“178 Darley Road*, Randwick, please.” The meter started and the taxi pulled out onto the congested Sydney CBD street.
“What street is that off?” The cabbie’s inquiry was barely audible over the blare of talkback radio.
“I don’t know. I’ve never been there before.”
“So it’s not your house?”
“You’ve just picked me and my luggage up from a hotel. Do you think it’s likely that I’m a local?”
“That’s true, but no, it’s not my house. I’m not in the habit of paying for a hotel room a few kilometres from where I reside.”
“But you know how to get there, right?”
“No. Isn’t that your job? I tell you where I want to go and you take me there?”
“But you don’t know where you want to go.”
“I know exactly where: 178 Darley Road, Randwick.”
“Well, I don’t know it.”
“Well then, why don’t you use your sat nav?”
“Don’t have one.”
“Street directory of any kind?”
“Nothing. I use my memory.”
“But you don’t remember Darley Road.”
“There are a lot of streets in Sydney. I can’t know them all.”
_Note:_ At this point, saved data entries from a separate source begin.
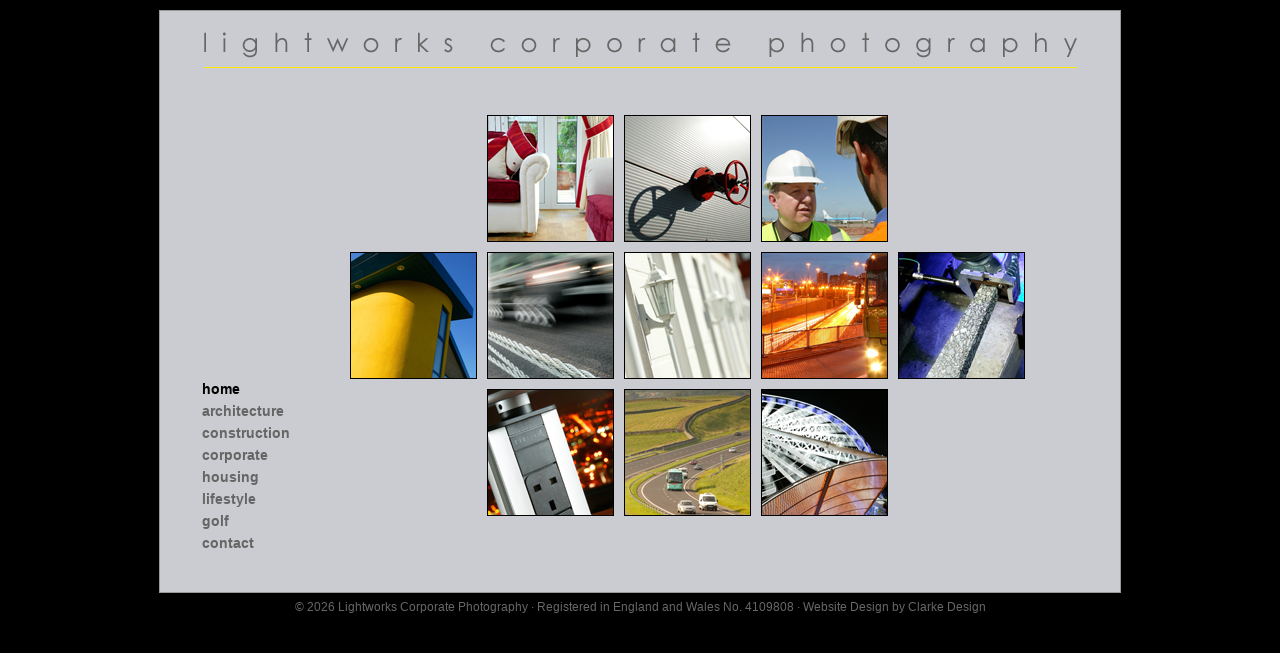

--- FILE ---
content_type: text/html
request_url: http://lightworksphotography.co.uk/
body_size: 1078
content:
<!DOCTYPE HTML PUBLIC "-//W3C//DTD HTML 4.01 Transitional//EN" "http://www.w3.org/TR/html4/loose.dtd">


<html>
<head>
<title>Lightworks Corporate Photography</title>


<link rel="stylesheet" type="text/css" href="gallery/styles/index.css">
<link rel="stylesheet" type="text/css" href="lightworks_styles.css">
</head>

<body>

<div id="wrapper">

 <div id="logo"><a href="index.asp"><img src="images/Lightworks-Title.gif" width="960" height="80" alt="Lightworks Corporate Photography" title="Lightworks Corporate Photography Home Page" border="0"></a></div>

 <div id="pad">
 
  <div id="gallery">
   <div id="index">
    <div id="blank_area">&nbsp;</div>
   

<div id="menu">
 <ul>
 <li class="selected"><a href="index.asp">Home</a></li><li><a href="architecture.asp">Architecture</a></li><li><a href="construction.asp">Construction</a></li><li><a href="corporate.asp">Corporate</a></li><li><a href="housing.asp">Housing</a></li><li><a href="lifestyle.asp">Lifestyle</a></li><li><a href="golf.asp">Golf</a></li><li><a href="contact.asp">Contact</a></li>
 </ul> 
</div>
   </div>
   <div id="photo">
   
   <table id="home" border="0" cellpadding="10" cellspacing="10">
    <tr>
     <td>&nbsp;</td>
     <td><img src="gallery/home/home_01.jpg" width="2550" height="2550" alt=""></td>
     <td><img src="gallery/home/home_02.jpg" width="852" height="852" alt=""></td>
     <td><img src="gallery/home/home_03.jpg" width="1332" height="1332" alt=""></td>
     <td>&nbsp;</td>
    </tr>
    <tr>
     <td><img src="gallery/home/home_04.jpg" width="2032" height="2032" alt=""></td>
     <td><img src="gallery/home/home_05.jpg" width="1656" height="1656" alt=""></td>
     <td><img src="gallery/home/home_06.jpg" width="1800" height="1800" alt=""></td>
     <td><img src="gallery/home/home_07.jpg" width="1053" height="1053" alt=""></td>
     <td><img src="gallery/home/home_08.jpg" width="855" height="855" alt=""></td>
    </tr>
    <tr>
     <td>&nbsp;</td>
     <td><img src="gallery/home/home_09.jpg" width="1398" height="1398" alt=""></td>
     <td><img src="gallery/home/home_10.jpg" width="1708" height="1708" alt=""></td>
     <td><img src="gallery/home/home_11.jpg" width="2704" height="2704" alt=""></td>
     <td>&nbsp;</td>
    </tr>        
   </table>
   
   </div>
   <div class="clear"></div>
  </div>
 
 </div>
 
</div>

<div id="footer">
 <p class="copyright">&copy; 2026 Lightworks Corporate Photography &middot; Registered in England and Wales No. 4109808 &middot; <a class="cd" href="https://www.clarkedesign.co.uk">Website Design</a> by <a class="cd" href="https://www.clarkedesign.co.uk">Clarke Design</a></p>
</div>

</body>
</html>

--- FILE ---
content_type: text/css
request_url: http://lightworksphotography.co.uk/gallery/styles/index.css
body_size: 360
content:
td.index_table_cell
{
  width: 34%;
  padding: 2px;
  border: none;
}

td.index_subcat_table_cell
{
  padding: 2px;
  border: none;
}

.gallerytitle {
  font-family: Arial, Helvetica, sans-serif;
  font-size: 18pt;
}

.thumbnailtitle {
  font-family: Arial, Helvetica, sans-serif;
  font-size: 10pt;
}

.thumbnail {
  text-align: center;
}

.thumbnail img {
 width: 35px;
 height: 35px;
}

.thumbnail_title {

  text-align: center;
}

.navigationtext {
  font-family: Arial, Helvetica, sans-serif;
}

.navigationdisabledtext {
  font-family: Arial, Helvetica, sans-serif;
  color: #CCCCCC;
}



--- FILE ---
content_type: text/css
request_url: http://lightworksphotography.co.uk/lightworks_styles.css
body_size: 884
content:
* {
 margin: 0px;
 padding: 0px;
}

body {
 background: Black;
 font: .8em/1.3em Verdana, Geneva, Arial, Helvetica, sans-serif;
 text-align: center;
 padding: 10px;
}

p {
 text-align: justify;
 color: #333333;
}

#wrapper {
 background: #CACCD1;
 border: 1px solid #999999;
 margin: 0px auto;
 text-align: left;
 width: 960px;
}

#wrapper #pad {
 padding: 0px 20px 20px 35px;
}

#index {
 float: left;
 width: 130px;
}

#photo {
 float: right;
 text-align: center;
 width: 760px;
 margin-top: 4px;
}

.clear {
 clear: both;
}

p.copyright {
 text-align: center;
 color: #666666;
 margin-top: 6px;
 font-size: 90%;
}

p.copyright a {
 color: #666666;
}

a.cd {
 text-decoration: none;
}

a.cd:hover {
 text-decoration: underline;
}


#logo {
 text-align: center;
}

#menu {
 font: bold 14px/22px Arial, Helvetica, sans-serif;
 margin: 0px 0px 18px 0px;
 background: transparent;
}

#menu ul {
 margin: 0px;
 padding: 0px;
 list-style: none;
 text-align: center;
}

#menu li {
 text-align: left;
}

#menu li a:link, #menu li a:visited {
 padding: 0px 10px 0px 7px;
 color: #666666;
 background: transparent;
 text-decoration: none;
 text-transform: lowercase;
}

#menu li a:hover { color: Black; }

#menu li.selected a { color: Black; }
#menu li.selected a:hover { color: #666666; }

#gallery {
 margin: 10px 0px 0px 0px;
}

#fixed_height { min-height: 287px; }

table#contact { margin: 0px auto 10px auto; }

table#contact td {
 vertical-align: top;
 text-align: center;
 font: 1.2em/1.6em Verdana, Geneva, Arial, Helvetica, sans-serif;
 color: #333333;
 padding-top: 10px;
 padding-bottom: 10px;
}

table#contact a {
 color: #333333;
 text-decoration: none;
}

table#contact a:hover { text-decoration: underline; color: Black;}

table#home td {
 vertical-align: top;
 text-align: center;
}

table#home img {
 width: 125px;
 height: 125px;
 border: 1px solid black;
}

#blank_area { height: 277px; }

p.copyright {
 color: #666666;
 text-align: center;
}


“Hence the need for a sat nav or at least a street directory.”
“Most passengers know where they want to go.”
“As do I, 178 Darley …”
He brusquely cut me off. “You know what I mean. Can you ring someone and ask for directions?”
“You want me to ‘phone a friend’ to tell you where to go?”
I wish I’d said something witty about where I thought he could go at this point but I was too busy being incredulous.
“Yes,” he replied, sans irony.
“I don’t think that’s my responsibility.”
“Then I can’t take you there. You’ll have to get out.”
After being unceremoniously dumped on the side of the road, he charged me $6.05 to cover the booking fee, the flag fall and the 50m we’d travelled while arguing. I was speechless — a somewhat uncharted territory for me.
I reckon a GP consultation equivalent would be something like:
“What can I do for you?”
“My throat really hurts. I’d like something to ease the pain.”
“Have you got tonsillitis?”
“I don’t know.”
“Does it feel like tonsillitis?”
“I’ve never had tonsillitis.”
“Did you look in your mouth with a torch?”
“No, I thought that was your job.”
“I haven’t got a torch, an otoscope, or any other light source. I believe it’s the patients’ responsibility to diagnose, or at least examine, themselves. If they don’t know what’s wrong, how am I supposed to treat them?”
“Will you give me something for my throat?”
“Not without examination findings. Perhaps you’d like to ask a friend to take a look.”
“I’ll find another doctor, thanks.”
“That will be $60. You were booked for a standard consultation and I’m entitled to be compensated for my time.”
The first thing I asked the next cabbie was: “Have you got a sat nav?”
“Yes, but I don’t tend to need it.”
I beg to differ, given that halfway through the journey he pulled over, meter running, scrounged around under his seat for his battered street directory and spent a good five minutes looking up the address; and then on arriving at Darley Road slowed to a crawl, reading every house number aloud as we passed: 10, 12, 14 … right up to 178.
I arrived 20 minutes late and $36.05 poorer. So much for my decision to splurge on fast, hassle-free conveyance instead of public transport.
*street number changed to protect privacy.